◆ INSTRUCTIONS TO FOLLOW ◆
Leaving out the pictures, write out exactly each line from the line with "Nili Lotan | Carina Top in Ivory" through the close of the listing below.

◆ AVAILABLE DATA ◆
▼▼▼

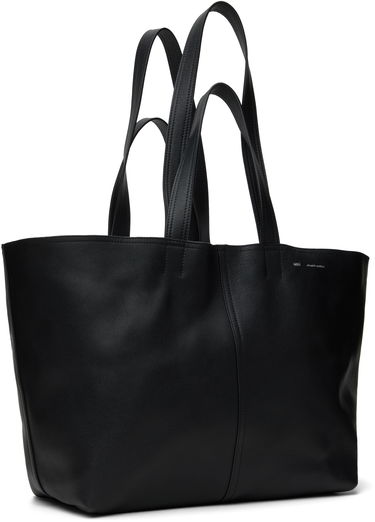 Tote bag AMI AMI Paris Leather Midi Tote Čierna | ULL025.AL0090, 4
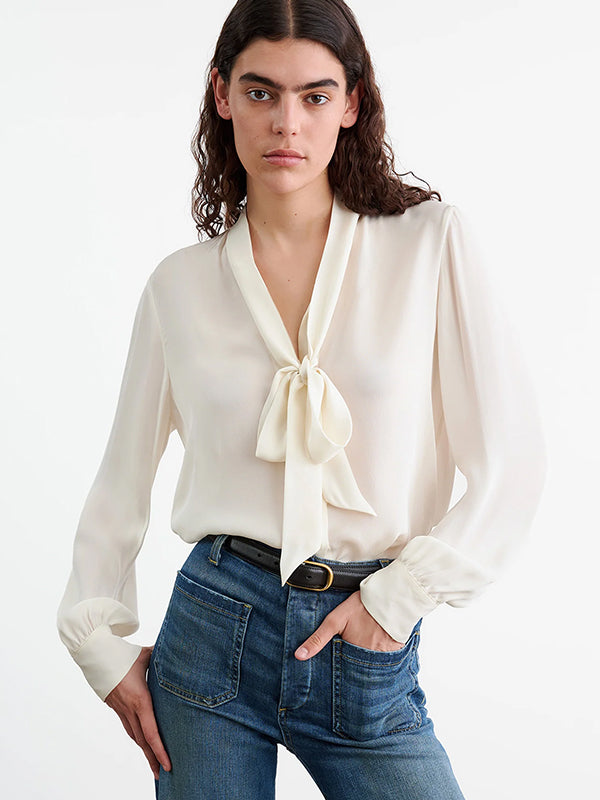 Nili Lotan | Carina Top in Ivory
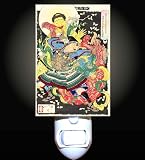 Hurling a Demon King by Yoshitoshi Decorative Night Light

▲▲▲

◆ YOUR SOLUTION ◆
 Nili Lotan | Carina Top in Ivory
 Hurling a Demon King by Yoshitoshi Decorative Night Light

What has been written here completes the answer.